▶ _Exercise_:
Do these statements agree with the abstract below? For each, answer yes or no and quote the deciding words. (a) The review draws on data from more than 180 studies. (b) The abstract credits nanoparticles with inherent biocompatibility and organotropic signalling functions. (c) EV transfection is hindered mainly by cytotoxicity.

▶ _Text_:
Extracellular Vesicles and Nanoparticles in Regenerative and Personalised Medicine: Diagnostic and Therapeutic Roles-A Narrative Review

Abstract

Background: Degenerative, metabolic and oncologic diseases are scarcely amenable to the complete reconstruction of tissue structure and functionalities using common therapeutic modalities. On the nanoscale, extracellular vesicles (EVs) and nanoparticles (NPs) have emerged as attractive candidates in regenerative and personalised medicine. However, EV transfection is hindered by its heterogeneity and low yield, while NPs suffer from cytotoxicity, immunogenicity, and long-term safety issues. Scope of Review: This review synthesises data from over 180 studies as part of a narrative synthesis, critically evaluating the disease-specific utility, mechanistic insights, and translational obstacles. The focus is laid on comparative cytotoxicity profiles, the capacities of hybrid EV-NP systems to circumvent mutual shortcomings, and the increasing impact of artificial intelligence (AI) on predictive modelling, as well as toxicity appraisal and manufacturing. Key Insights: EVs have inherent biocompatibility, immune evasive and organotropic signalling functions; NPs present structural flexibility, adjustable physicochemical properties, and industrial scalability. Common molecular pathways for NP toxicity, such as ROS production, MAPK and JAK/STAT activation, autophagy, and apoptosis, are significant biomarkers for regulatory platforms. Nanotechnological and biomimetic nanocarriers incorporate biological tropism with engineering control to enhance therapeutic efficacy, as well as their translational potential. AI approaches can support rational drug design, promote reproducibility across laboratories, and meet safe-by-design requirements. Conclusions: The intersection of EVs, NPs and AI signifies a turning point in regenerative nanomedicine. To advance this field, there is a need for convergence on experimental protocols, the adoption of mechanistic biomarkers, and regulatory alignment to ensure reproducibility and clinical competence. If realised, these endeavours will not only transition nanoscale medicament design from experimental constructs into reliable and patient-specific tools for clinical trials, but we also have the strong expectation that they could revolutionise future treatments of challenging human disorders.

Items from a dataset:
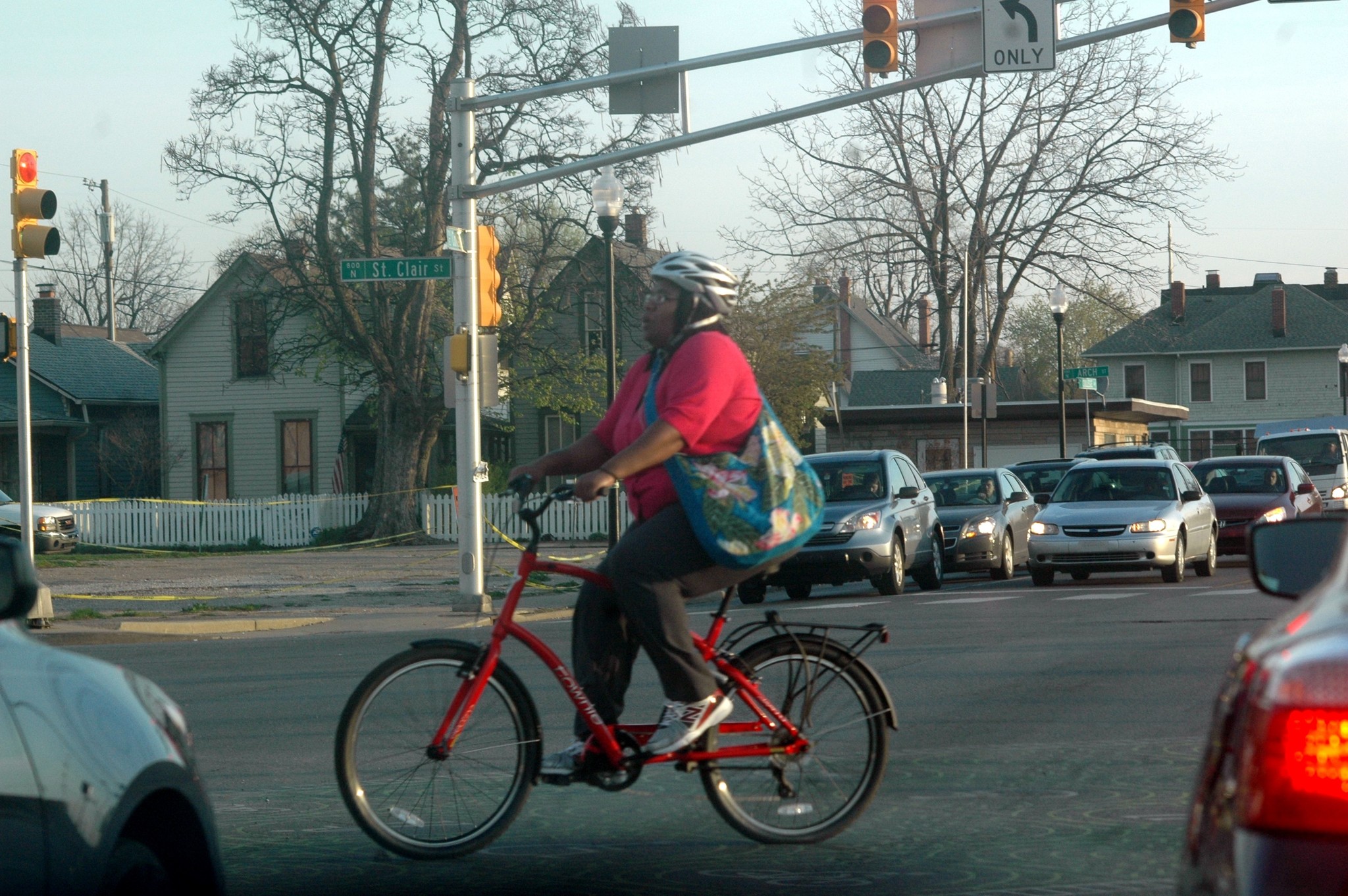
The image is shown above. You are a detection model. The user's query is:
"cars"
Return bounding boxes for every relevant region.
[918,469,1038,580]
[1026,459,1222,589]
[1184,453,1324,561]
[1004,455,1094,519]
[736,447,952,594]
[1168,503,1348,896]
[1,529,227,896]
[0,488,78,554]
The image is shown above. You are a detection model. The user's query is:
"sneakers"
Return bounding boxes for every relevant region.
[646,687,733,756]
[538,740,589,775]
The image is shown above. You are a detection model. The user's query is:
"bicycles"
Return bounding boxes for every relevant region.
[329,465,904,851]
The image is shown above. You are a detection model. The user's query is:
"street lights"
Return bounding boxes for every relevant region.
[1050,283,1070,458]
[592,160,620,556]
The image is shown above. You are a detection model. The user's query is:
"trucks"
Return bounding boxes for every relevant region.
[1256,428,1348,516]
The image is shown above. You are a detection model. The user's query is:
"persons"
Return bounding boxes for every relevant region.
[863,472,883,498]
[976,477,996,504]
[1317,440,1340,463]
[1264,468,1277,487]
[508,249,803,771]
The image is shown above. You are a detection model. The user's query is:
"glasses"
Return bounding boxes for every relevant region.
[642,291,679,304]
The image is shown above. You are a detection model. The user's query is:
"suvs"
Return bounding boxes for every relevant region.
[1072,444,1184,472]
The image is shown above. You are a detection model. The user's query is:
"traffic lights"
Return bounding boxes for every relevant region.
[10,148,60,259]
[862,0,898,73]
[1169,0,1204,44]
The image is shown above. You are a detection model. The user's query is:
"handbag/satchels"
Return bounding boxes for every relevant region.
[641,336,825,568]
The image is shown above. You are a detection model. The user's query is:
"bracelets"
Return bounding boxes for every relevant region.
[598,468,622,483]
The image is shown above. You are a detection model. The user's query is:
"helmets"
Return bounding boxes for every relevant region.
[650,250,743,318]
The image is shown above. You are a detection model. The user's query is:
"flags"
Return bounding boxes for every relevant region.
[332,425,351,495]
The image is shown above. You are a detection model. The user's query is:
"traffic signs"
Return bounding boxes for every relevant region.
[980,0,1058,71]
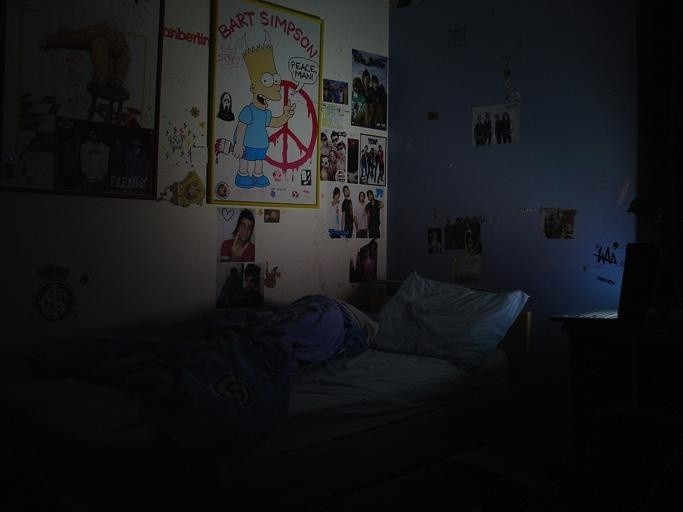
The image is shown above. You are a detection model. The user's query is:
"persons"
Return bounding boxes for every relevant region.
[321,130,384,238]
[221,210,253,262]
[236,265,262,307]
[352,69,386,130]
[475,111,513,144]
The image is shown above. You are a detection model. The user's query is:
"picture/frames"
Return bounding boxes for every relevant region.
[201,0,325,211]
[0,2,167,208]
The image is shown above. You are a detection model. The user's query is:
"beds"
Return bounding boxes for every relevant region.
[0,277,544,509]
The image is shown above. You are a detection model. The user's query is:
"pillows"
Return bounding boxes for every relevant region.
[358,269,533,373]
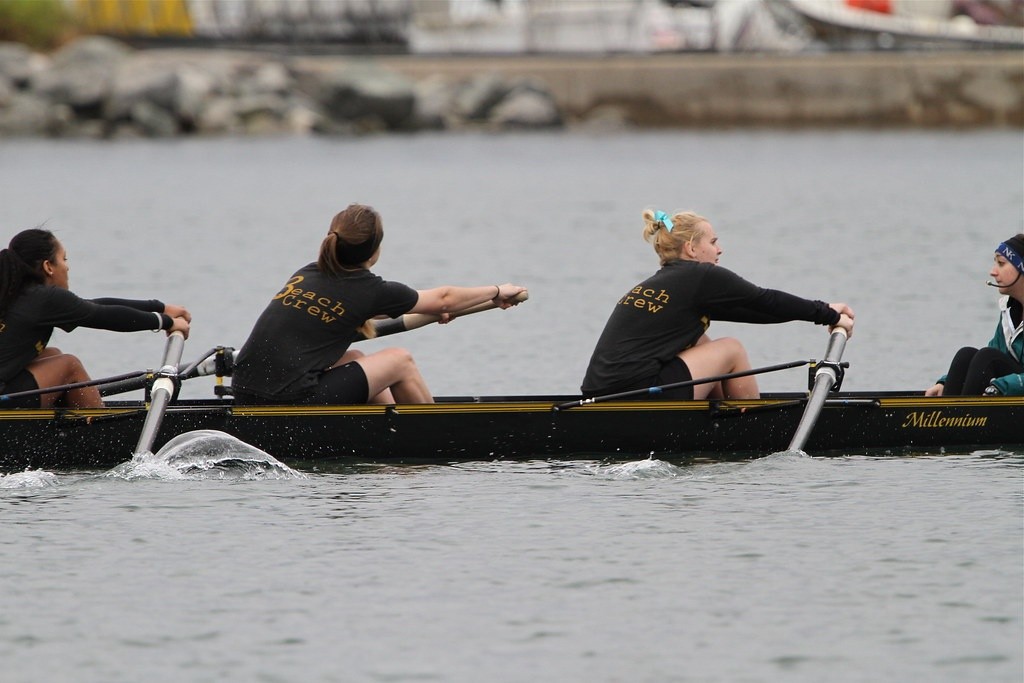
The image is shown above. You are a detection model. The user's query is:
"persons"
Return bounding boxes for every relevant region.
[925,234,1024,399]
[580,212,854,404]
[0,227,193,412]
[231,204,527,407]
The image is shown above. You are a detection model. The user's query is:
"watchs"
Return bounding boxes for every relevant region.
[983,386,998,396]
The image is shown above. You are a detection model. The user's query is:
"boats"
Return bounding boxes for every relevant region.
[0,391,1023,470]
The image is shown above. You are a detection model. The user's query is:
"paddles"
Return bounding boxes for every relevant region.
[130,315,188,463]
[787,312,849,453]
[94,289,531,397]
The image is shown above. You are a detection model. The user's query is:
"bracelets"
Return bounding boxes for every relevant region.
[152,311,162,333]
[491,285,499,299]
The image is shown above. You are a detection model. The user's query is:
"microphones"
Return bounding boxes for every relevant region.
[986,272,1021,288]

▶ _Exercise response_:
(a) Yes: "This review synthesises data from over 180 studies"
(b) No: "EVs have inherent biocompatibility, immune evasive and organotropic signalling functions; NPs present structural flexibility, adjustable physicochemical properties, and industrial scalability"
(c) No: "EV transfection is hindered by its heterogeneity and low yield"